Investigations of antifreeze protein systems in Antarctic fish with special attention to the Antarctic Silver Fish Pleurogramma antarcticum

 

Associate Professor Hans Ramløv Mortensen, Lic. Scient., Ph.D., Department of Life Sciences and Chemistry, Roskilde University

Fish living in polar and temperate waters are exposed to ice crystals during the winter or all year round in waters where the temperature is at the freezing point (-1.9 degrees Celsius). These fish often have ice crystals in their blood, as they have to drink the seawater and thus take in small ice crystals, or because the small ice crystals pass the thin surface of the gills. The blood of the fish has a freezing point of approximately –1 degrees Celsius, and the fish are therefore super-cooled by approximately 0.9 degrees Celsius when the temperature of the water is –1.9 degrees Celsius. Without any defence against freezing, the bodily fluids of the fish will turn into ice when they come into contact with an ice crystal. The most important part of the defence is the so-called anti-freeze proteins. This is a group of proteins that “recognize” the ice surface, “attach” themselves to it and retards the formation of ice.

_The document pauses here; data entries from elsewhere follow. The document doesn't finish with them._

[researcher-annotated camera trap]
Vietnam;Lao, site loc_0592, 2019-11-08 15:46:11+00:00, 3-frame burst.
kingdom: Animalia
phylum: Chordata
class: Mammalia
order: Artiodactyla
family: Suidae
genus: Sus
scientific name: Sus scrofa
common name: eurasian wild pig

In terms of evolution, the anti-freeze proteins are highly exciting: the anti-freeze proteins from the genus of Nototheniidae (Antarctic) are the same as those found in cod (in the northern hemisphere). It has been demonstrated that the anti-freeze proteins in the two genera have developed in parallel by convergent evolution. There remain many unsolved questions concerning the functional mechanisms, occurrence and evolution of anti-freeze proteins.